Endoscopy 2019; 51(04): S52
DOI: 10.1055/s-0039-1681324
ESGE Days 2019 oral presentations
Friday, April 5, 2019 14:30 – 16:30: Bariatric Club B
Georg Thieme Verlag KG Stuttgart · New York

BARIATRIC ENDOSCOPY: COMPARISON OF 962 PATIENTS OF 4 DIFFERENT TECHNIQUES WITH SAME ENDOSCOPIST AND SAME FOLLOW UP TEAM

G Lopez-Nava
1   Bariatric Endoscopy Unit, Madrid Sanchinarro University Hospital, Madrid, Spain
,
I Bautista-Castaño
1   Bariatric Endoscopy Unit, Madrid Sanchinarro University Hospital, Madrid, Spain
2   Instituto Universitario de Investigaciones Biosanitarias, University of Las Palmas de Gran Canaria, Las Palmas de Gran Canaria, Spain
› Author Affiliations
Further Information

Publication History

Publication Date:
18 March 2019 (online)

 

Aims:

New bariatric endoscopic techniques (BET) have been developed for the obesity treatment. Most centers tend to specialize in one procedure, such as Endoscopic sleeve gastroplasty (APOLLO gastroplasty), Primary Obesity Surgery Endolumenal (POSE method) or Intragastric Balloon (IGB) (Orbera or Dual), so it is difficult to compare different techniques results. The objective of this study is to evaluate different BET performed by the same endoscopist and same follow up team.

Methods:

Prospective single-center study over 962 patients (28.2% men) that underwent a BET between March 2012 and January 2017, in the Bariatric Endoscopy Unit of Madrid HM Sanchinarro University Hospital, with at least 1 year of follow-up. Distribution of tecniques was: Orbera IGB 389, Dual IGB 92, APOLLO gastroplasty 247 and POSE method 234. Mean initial BMI and age were 37.8 kg/m2 and 45.3 years. The same multidisciplinary team (nutritionistist and psychologist) carried out the follow up.
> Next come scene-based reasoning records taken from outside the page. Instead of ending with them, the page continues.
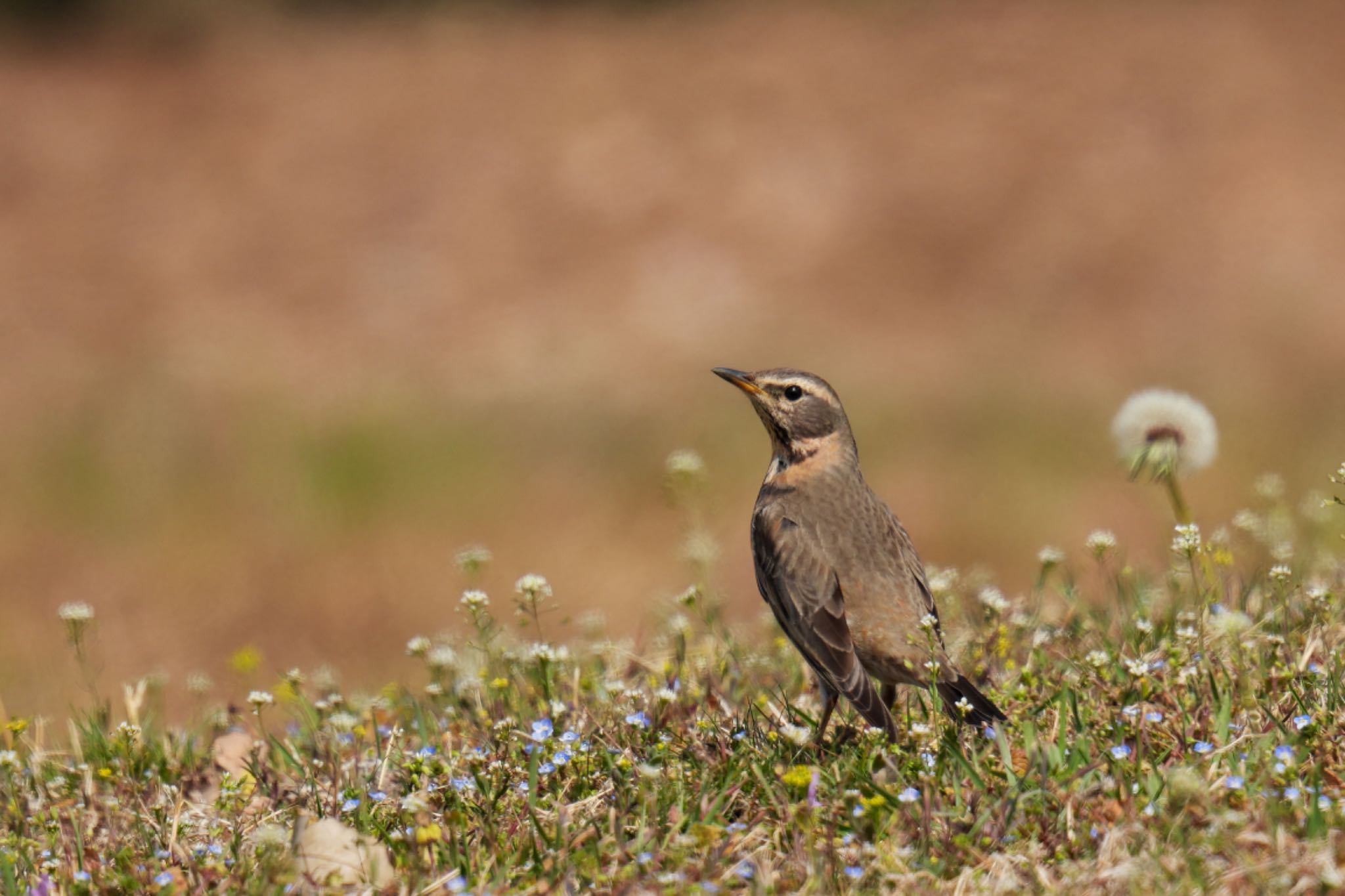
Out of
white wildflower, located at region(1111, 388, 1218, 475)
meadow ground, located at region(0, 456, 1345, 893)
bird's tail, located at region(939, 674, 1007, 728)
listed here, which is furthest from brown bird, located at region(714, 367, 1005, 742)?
white wildflower, located at region(1111, 388, 1218, 475)

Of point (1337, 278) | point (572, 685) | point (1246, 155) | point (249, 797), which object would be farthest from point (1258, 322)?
point (249, 797)

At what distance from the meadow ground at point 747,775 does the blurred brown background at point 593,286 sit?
6.78 m

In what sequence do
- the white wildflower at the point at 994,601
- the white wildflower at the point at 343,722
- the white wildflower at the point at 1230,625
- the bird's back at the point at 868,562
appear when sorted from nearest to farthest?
the white wildflower at the point at 1230,625 < the white wildflower at the point at 343,722 < the bird's back at the point at 868,562 < the white wildflower at the point at 994,601

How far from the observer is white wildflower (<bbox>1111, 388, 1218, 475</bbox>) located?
6926 mm

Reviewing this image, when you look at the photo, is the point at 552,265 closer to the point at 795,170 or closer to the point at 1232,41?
the point at 795,170

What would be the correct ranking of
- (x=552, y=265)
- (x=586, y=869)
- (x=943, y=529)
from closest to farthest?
(x=586, y=869)
(x=943, y=529)
(x=552, y=265)

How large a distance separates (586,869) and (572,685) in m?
2.42

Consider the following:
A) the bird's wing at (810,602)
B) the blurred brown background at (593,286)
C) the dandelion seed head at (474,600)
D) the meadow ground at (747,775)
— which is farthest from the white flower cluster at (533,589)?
the blurred brown background at (593,286)

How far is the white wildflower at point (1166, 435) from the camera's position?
6926 mm

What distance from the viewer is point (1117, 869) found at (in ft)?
13.7

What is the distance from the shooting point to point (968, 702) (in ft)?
17.4

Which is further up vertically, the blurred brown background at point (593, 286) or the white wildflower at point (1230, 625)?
the blurred brown background at point (593, 286)

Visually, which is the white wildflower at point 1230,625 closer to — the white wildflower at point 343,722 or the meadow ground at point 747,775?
the meadow ground at point 747,775

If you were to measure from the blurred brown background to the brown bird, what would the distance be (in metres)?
7.56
Lineal regression analysis was used to evaluate the % TBWL at 1 year adjusted by gender, age, initial BMI, procedure type and % of attendance at concerted visits with the team.

Results:

At 1 year of follow up, mean TBWL, % TBWL and EWL were 18 kg, 16,3% and 51% respectively Analyzing responding rates: 2/3 of the sample reached > 10% and 1/3 > 20% of % TBWL. APOLLO gastroplasty patients obtained higher TBWL, % TBWL and % TBWL> 20%. Predictive variables of higer % TBWL were: higher % of attendance (B = 0.082. p < 0.001) and higher initial BMI (B = 0.495. p < 0.001).

Conclusions:

BET can be considered an effective treatment with high rate of responders weight loss. Adequate follow-up and selection of patients, should be one of the main objectives as it is closely related to achieving better results.